E aos 15 minutos do segundo tempo da prorrogação veio o melhor momento da entrevista que a presidente concedeu a jornalistas da Folha de São Paulo, do portal UOL, da rádio Jovem Pan e do SBT.
Dilma Roussef revelou que traz dois hábitos dos tempos que fugia dos agentes da ditadura.
O primeiro ter dinheiro em espécie à mão, para emergências. Como está declarado em sua declaração de bens, ela tem uns 150 mil reais.
O segundo é mais estranho, ela dorme de sapatos. Quer dizer, estranho para quem não tem que se vestir com urgência para bater em retirada, situação vivida por Dilma na época dos militares.

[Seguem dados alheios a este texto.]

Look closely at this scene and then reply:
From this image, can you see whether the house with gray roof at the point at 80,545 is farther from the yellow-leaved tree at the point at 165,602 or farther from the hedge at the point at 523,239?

Tanto a mídia vem escrevendo sobre Dilma, e os brasileiros desconheciam informações deliciosas como estas. Isso não depõe a favor de jornais e revistas, definitivamente.
Estamos sempre com os braços remando contra a corrente, rumo ao passado, como escreveu Fitzgerald em sua obra máxima, O Grande Gatsby.
O dinheiro guardado e os sapatos no sono são os remos de Dilma.
O resto da sabatina foi o que se esperava. Quatro jornalistas tentando morder Dilma de todas as formas.
Adjetivos negativos se espilharam. A situação econômica, ouvimos, não é simplesmente complicada. É “bastante ruim”.
A rejeição a ela, ouvimos também, não é normal, compatível com a de outros presidentes em final de mandato: é uma calamidade.
O “mercado” vê nela, também ficamos sabendo, a combinação de tudo que de ruim alguém pode fazer no Planalto: política fiscal “frouxa”, complacência com a inflação, crescimento baixo.
E a corrupção, ah, a corrupção foi inventada pelo PT.
Nem parece, enfim, que Dilma lidera as pesquisas, e que tem boas chances de ganhar no primeiro turno.
Se ela dependesse dos entrevistadores para calibrar sua autoestima, estaria frita.
Mas não.
Dilma pareceu serena diante da pancadaria. Sem ser uma oradora natural, sem ser um fenômeno da retórica, saiu-se bem nas respostas.
Em comparação com Aécio, é menos loquaz, mas não trai, como ele, contrariedade diante de perguntas duras. Uma coisa pela outra, a vantagem é dela.
O único momento em que pareceu irritada foi quando o Santander apareceu na conversa.
Dilma não ficou satisfeita com as desculpas do banco, “muito protocolares”. Ela pareceu disposta a dar uma bronca pessoalmente no presidente do banco, se encontrar uma vaga na agenda.
Foi diplomática ao falar de Israel. Não endossou a palavra “genocídio”, usada por alguém de seu governo.
Preferiu “massacre”.
Falou nas mulheres e nas crianças mortas em Gaza. Mas lembrou que o Brasil foi um dos primeiros países a reconhecer Israel.
Subiu ligeiramente de tom quando foram invocados negativamente os médicos cubanos por conta dos salários.
Disse, com razão, ser incrível que, em pleno 2014, Cuba ainda seja objeto de manifestações “fundamentalistas”.
Mas o melhor da sabatina esteve fora da política e dentro da vida pessoal – no dinheiro em espécie e nos sapatos ao dormir.
Ali se viu não a presidenta em busca de um segundo mandato, mas uma mulher em busca de seus anos dourados, como o Gatsby de Fitzgerald.